Reading text:
How Does a Reverse Mortgage help you In Retirement Age?

reverse mortgage loan

Sanjay Dubey was a manager in a reputed company in Pune. After his retirement in 2012, he and his wife were dependent on his savings for their living. The high cost of living in a hi-tech city like Pune along with their increasing medical expenses was making it difficult for them to survive. They really needed a strong source of income as their only son was settled in the foreign and didn’t have any plans to come back to India.

One day, a friend of Mr. Dubey, who was a bank executive, told him about Reverse Mortgage Loan. He also told him that it would take care of their monthly expenses. He applied for the loan after understanding the whole process. This decision of him solved all his financial problems. It became easy for him to afford their monthly as well as medical expenses. Now he will be able to live in his house and also get a fixed amount of money against the property.

So, what is a Reverse Mortgage Facility?

This loan is just the opposite of a traditional home loan. The bank or financial institution decides the cost of the home as per its condition, demand and the current prices of property. Once a property is mortgaged and the required checks are completed, a loan as regular payments is given by the bank after considering interest costs and account price fluctuations.

The borrower can get the loan amount on a monthly, quarterly or annual basis. It can be a lump sum also. With every payment, the interest or the equity of the borrower is decreased. This loan does not attract any tax as the amount received is a loan and not an income. But when the property is alienated, the borrower may have to pay a capital gains tax.

Task list:
**A)** According to the reverse mortgage article, why is the money a borrower receives not taxed?
**B)** Pick up the reverse mortgage article after its final sentence and write what comes next.

Supplied information:
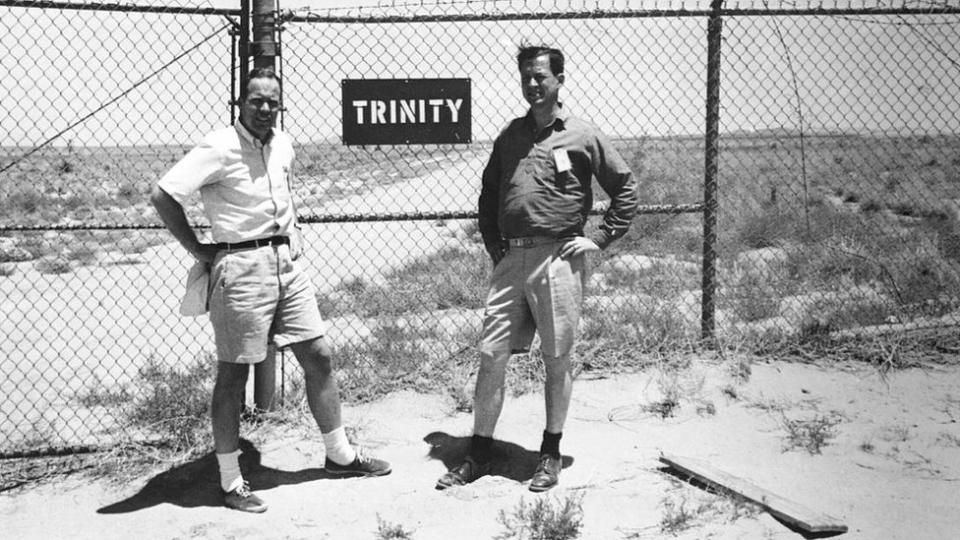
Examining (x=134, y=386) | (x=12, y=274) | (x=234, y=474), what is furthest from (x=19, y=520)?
(x=12, y=274)

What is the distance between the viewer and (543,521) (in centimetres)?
405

Replies:
**A)** It is not taxed because the amount received is a loan, not income.

**B)**
What are the Guidelines for Reverse Mortgage?

Some guidelines are established by the Reserve Bank of India for this loan. The amount of the loan can be up to 60% of the value of the property. The loan can have a tenure of 10 to 15 years. Some banks also provide this loan for up to 20 years.

The minimum age required for the owner of the house to apply for this loan is 60 years. The spouse’s age should be at least 58 years if he/she is a co-applicant. The property should be self-acquired, self-occupied and encumbrance-free. It should be in India and possess a life of 20 years. Also, it should be the primary residence of the borrower.

A property revaluation must be done every 5 years by the lending bank. If the property’s value increases, the loan amount can be increased by the borrower and the incremental amount can be received as a lump sum.

This loan against property is a boon for our senior citizens who don’t have a steady income source and whose children do not support them financially. So, the demand for Reverse Mortgage Loans are increasing day by day.